With its massive cost overruns and missed deadlines, the health care reform law is quickly becoming the Big Dig of the next generation, an ambitious and beneficial but deeply flawed public initiative with back-breaking costs to the taxpayers. Unlike the Big Dig, Massachusetts taxpayers, not Congress, will pay most of the health care tab.
Senate President Therese Murray deserves significant credit for proposing the first plan to address the serious challenge of controlling health costs without any new broad-based taxes. In particular, the increased investment in electronic medical records will benefit hospital efficiency and patient safety, while at the same time providing economic opportunities for Massachusetts technology employers. Murray also smartly proposed boosting enrollment at the University of Massachusetts Medical School, which already has one of the nation’s top primary-care programs. In addition, proposals to encourage doctors to enter primary care and practice in underserved regions of the state have significant merit.

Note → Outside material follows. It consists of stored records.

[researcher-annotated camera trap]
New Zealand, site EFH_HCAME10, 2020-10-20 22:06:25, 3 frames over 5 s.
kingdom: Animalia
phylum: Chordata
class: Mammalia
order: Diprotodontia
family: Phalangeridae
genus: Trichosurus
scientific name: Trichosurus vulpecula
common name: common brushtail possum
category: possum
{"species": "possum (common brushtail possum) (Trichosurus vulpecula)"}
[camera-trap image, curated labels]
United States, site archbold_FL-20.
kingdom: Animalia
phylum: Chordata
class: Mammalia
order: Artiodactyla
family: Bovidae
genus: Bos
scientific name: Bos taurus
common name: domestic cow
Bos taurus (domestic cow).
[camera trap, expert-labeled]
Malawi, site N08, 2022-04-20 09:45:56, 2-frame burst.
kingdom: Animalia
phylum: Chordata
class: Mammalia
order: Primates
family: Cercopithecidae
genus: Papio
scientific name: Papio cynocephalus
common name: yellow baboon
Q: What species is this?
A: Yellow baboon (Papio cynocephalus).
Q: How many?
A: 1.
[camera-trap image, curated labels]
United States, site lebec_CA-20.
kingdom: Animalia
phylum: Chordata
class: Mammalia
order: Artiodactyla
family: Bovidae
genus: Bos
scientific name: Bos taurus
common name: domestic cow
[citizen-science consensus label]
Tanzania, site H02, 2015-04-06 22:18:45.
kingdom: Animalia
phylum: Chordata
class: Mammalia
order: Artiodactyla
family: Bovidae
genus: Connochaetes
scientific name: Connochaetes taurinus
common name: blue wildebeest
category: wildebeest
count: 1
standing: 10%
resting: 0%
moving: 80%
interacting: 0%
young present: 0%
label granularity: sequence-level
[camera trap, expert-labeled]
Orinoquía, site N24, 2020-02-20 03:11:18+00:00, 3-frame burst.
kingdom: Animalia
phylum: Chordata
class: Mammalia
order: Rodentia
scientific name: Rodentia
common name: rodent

However, the recommendation to ban many forms of interaction with doctors keeps the pharmaceutical companies from effectively educating doctors on life-altering drugs. This counters the stated goal of controlling costs, as evidenced by the lack of specific cost savings projections publicly attributed to this education ban. It is more of a political proposal than a fiscal one.
Marketing bans or restrictions are redundant because of federal law and could impact drug safety if critical information does not reach doctors or patients. Only a small percentage of drug compounds ever reach the consumer, and the state should not impose duplicative red tape that will hinder access to breakthrough treatments. For these reasons, the New Hampshire House of Representatives recently rejected a similar marketing restriction bill.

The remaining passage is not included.